Суть задания: Верните полностью и без изменений приведенный ниже фрагмент решения тригонометрического уравнения.

\(\dfrac{{{\rm{tg}}\,2x + {\rm{tg}}\,x}}{{1-{\rm{tg}}\,2x\,{\rm{tg}}\,x}} = \sqrt 3 \)
Воспользуемся формулой тангенса суммы:
\({\rm{tg}}\left( {\alpha + \beta } \right) = \dfrac{{{\rm{tg}}\alpha + {\rm{tg}}\beta }}{{1-{\rm{tg}}\alpha {\rm{tg}}\beta }}.\)
\(\dfrac{{{\rm{tg}}2x + {\rm{tg}}x\,}}{{1-{\rm{tg}}2x\,\,{\rm{tg}}x\,}} = \sqrt 3 \,\,\,\,\,\,\, \Leftrightarrow \,\,\,\,\,\,\,{\rm{tg}}\left( {2x + x} \right) = \sqrt 3 \,\,\,\,\,\,\, \Leftrightarrow \)

Собранные данные:

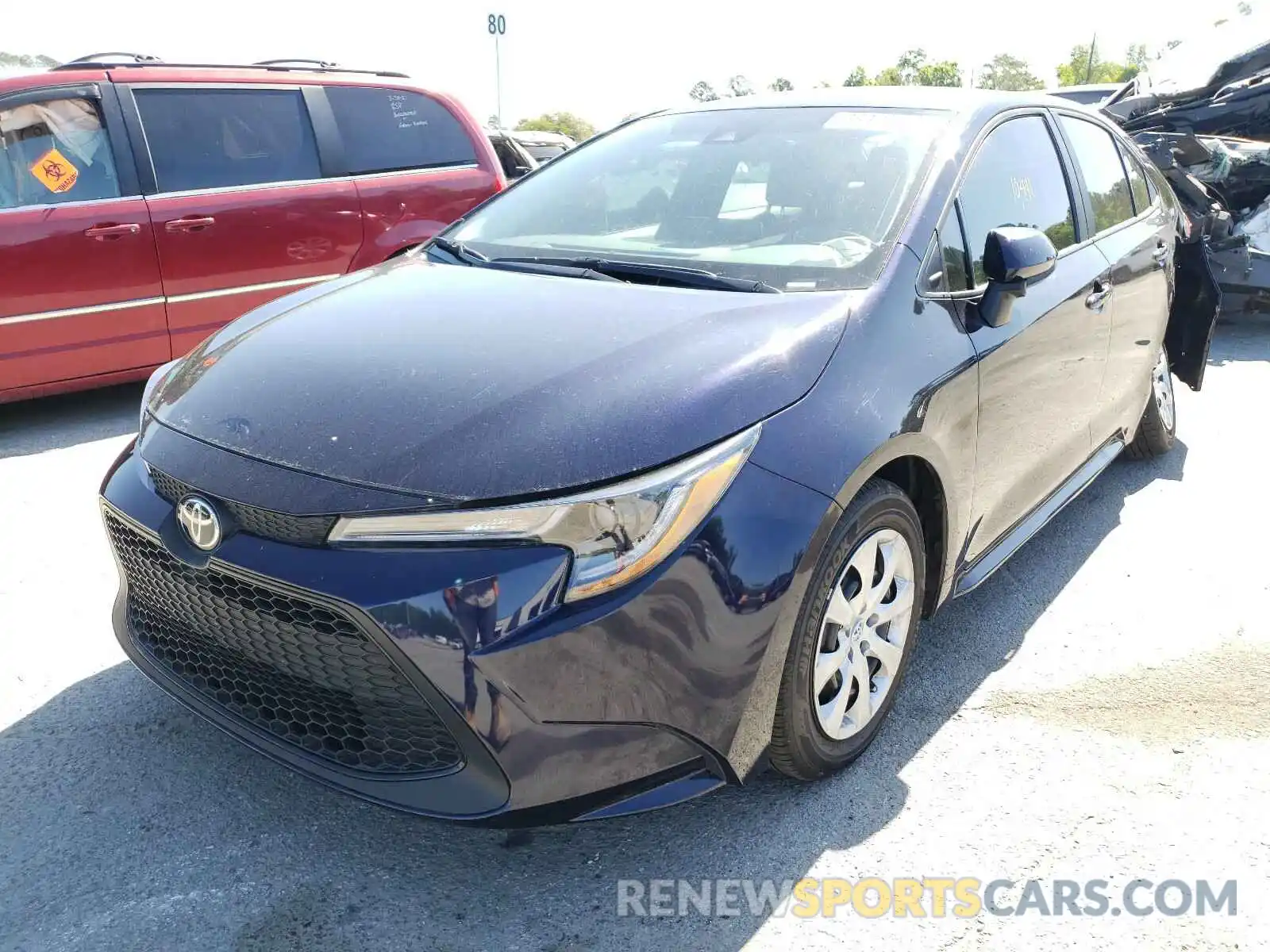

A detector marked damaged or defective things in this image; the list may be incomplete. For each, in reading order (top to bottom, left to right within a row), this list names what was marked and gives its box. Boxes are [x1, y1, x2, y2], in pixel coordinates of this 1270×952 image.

damaged vehicle [1102, 18, 1270, 317]
crumpled hood [153, 257, 858, 502]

Ответ на задание:
\(\dfrac{{{\rm{tg}}\,2x + {\rm{tg}}\,x}}{{1-{\rm{tg}}\,2x\,{\rm{tg}}\,x}} = \sqrt 3 \)
Воспользуемся формулой тангенса суммы:
\({\rm{tg}}\left( {\alpha + \beta } \right) = \dfrac{{{\rm{tg}}\alpha + {\rm{tg}}\beta }}{{1-{\rm{tg}}\alpha {\rm{tg}}\beta }}.\)
\(\dfrac{{{\rm{tg}}2x + {\rm{tg}}x\,}}{{1-{\rm{tg}}2x\,\,{\rm{tg}}x\,}} = \sqrt 3 \,\,\,\,\,\,\, \Leftrightarrow \,\,\,\,\,\,\,{\rm{tg}}\left( {2x + x} \right) = \sqrt 3 \,\,\,\,\,\,\, \Leftrightarrow \)